WORK REQUEST: Could you repeat every line below exactly, skipping the images?

Segment Start: GIVEN INFORMATION

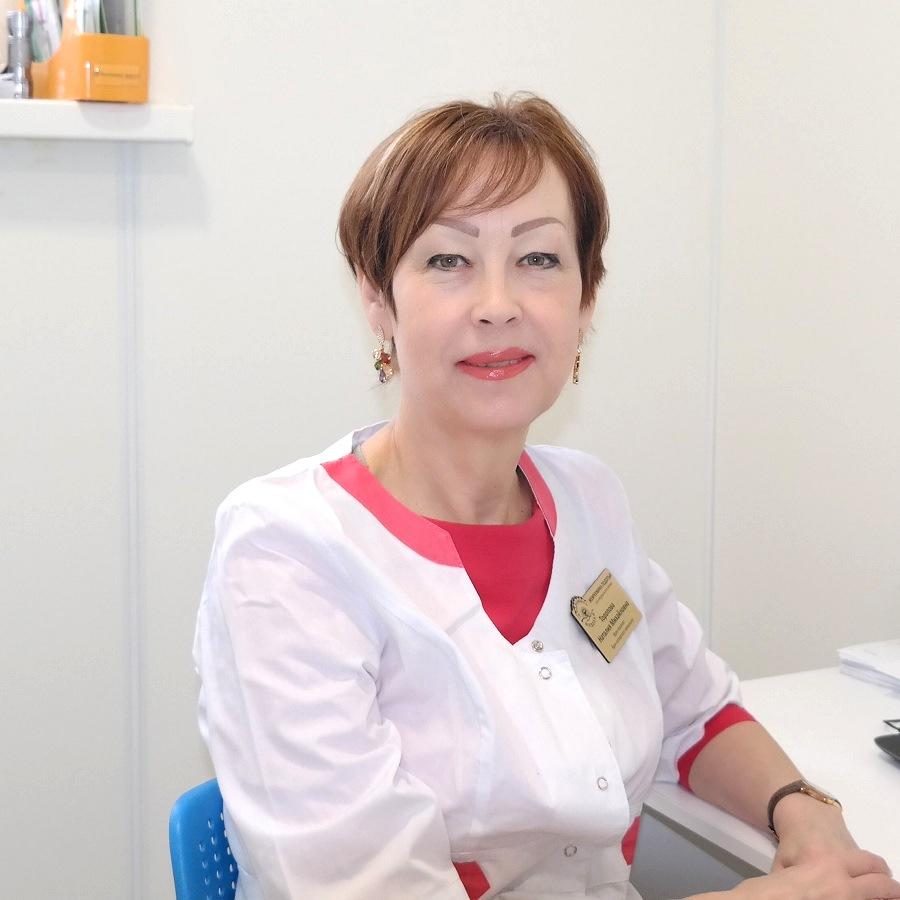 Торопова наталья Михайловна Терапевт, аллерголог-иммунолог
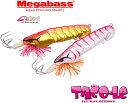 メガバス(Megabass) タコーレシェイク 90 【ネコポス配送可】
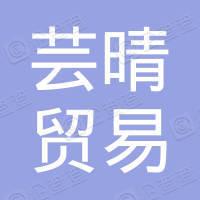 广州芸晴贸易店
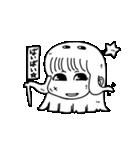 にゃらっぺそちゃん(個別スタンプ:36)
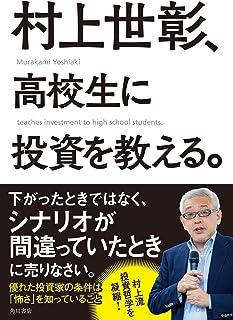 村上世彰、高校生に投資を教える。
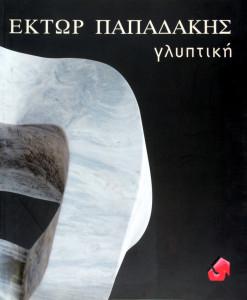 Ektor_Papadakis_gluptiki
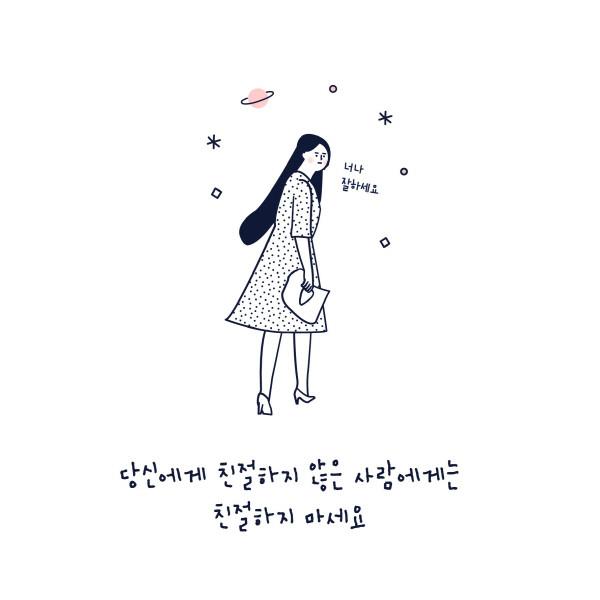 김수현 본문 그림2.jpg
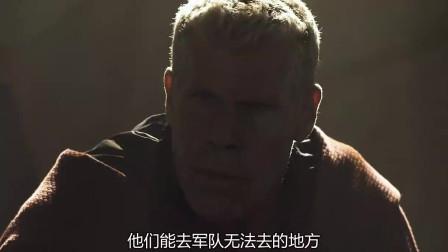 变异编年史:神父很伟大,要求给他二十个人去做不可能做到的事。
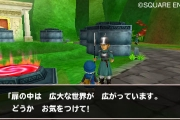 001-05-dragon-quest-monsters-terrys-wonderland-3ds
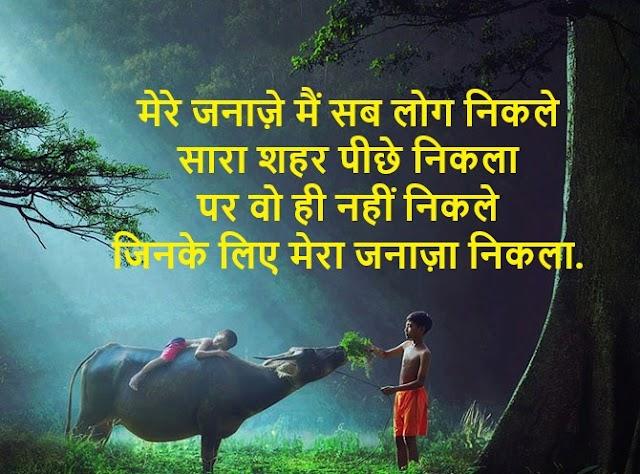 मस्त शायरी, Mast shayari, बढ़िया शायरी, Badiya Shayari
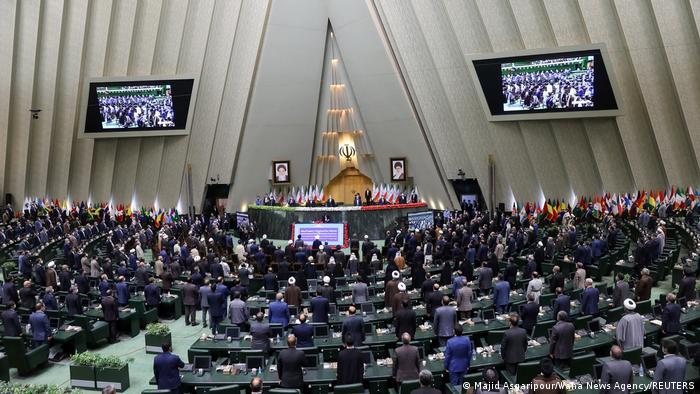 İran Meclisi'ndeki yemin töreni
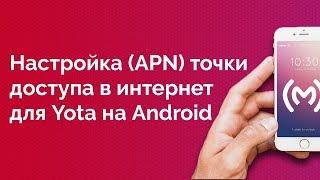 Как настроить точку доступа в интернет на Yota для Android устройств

Segment End: GIVEN INFORMATION

SOLVED PROBLEM:
 Торопова наталья Михайловна Терапевт, аллерголог-иммунолог
 メガバス(Megabass) タコーレシェイク 90 【ネコポス配送可】
 广州芸晴贸易店
 にゃらっぺそちゃん(個別スタンプ:36)
 村上世彰、高校生に投資を教える。
 Ektor_Papadakis_gluptiki
 김수현 본문 그림2.jpg
 变异编年史:神父很伟大,要求给他二十个人去做不可能做到的事。
 001-05-dragon-quest-monsters-terrys-wonderland-3ds
 मस्त शायरी, Mast shayari, बढ़िया शायरी, Badiya Shayari
 İran Meclisi'ndeki yemin töreni
 Как настроить точку доступа в интернет на Yota для Android устройств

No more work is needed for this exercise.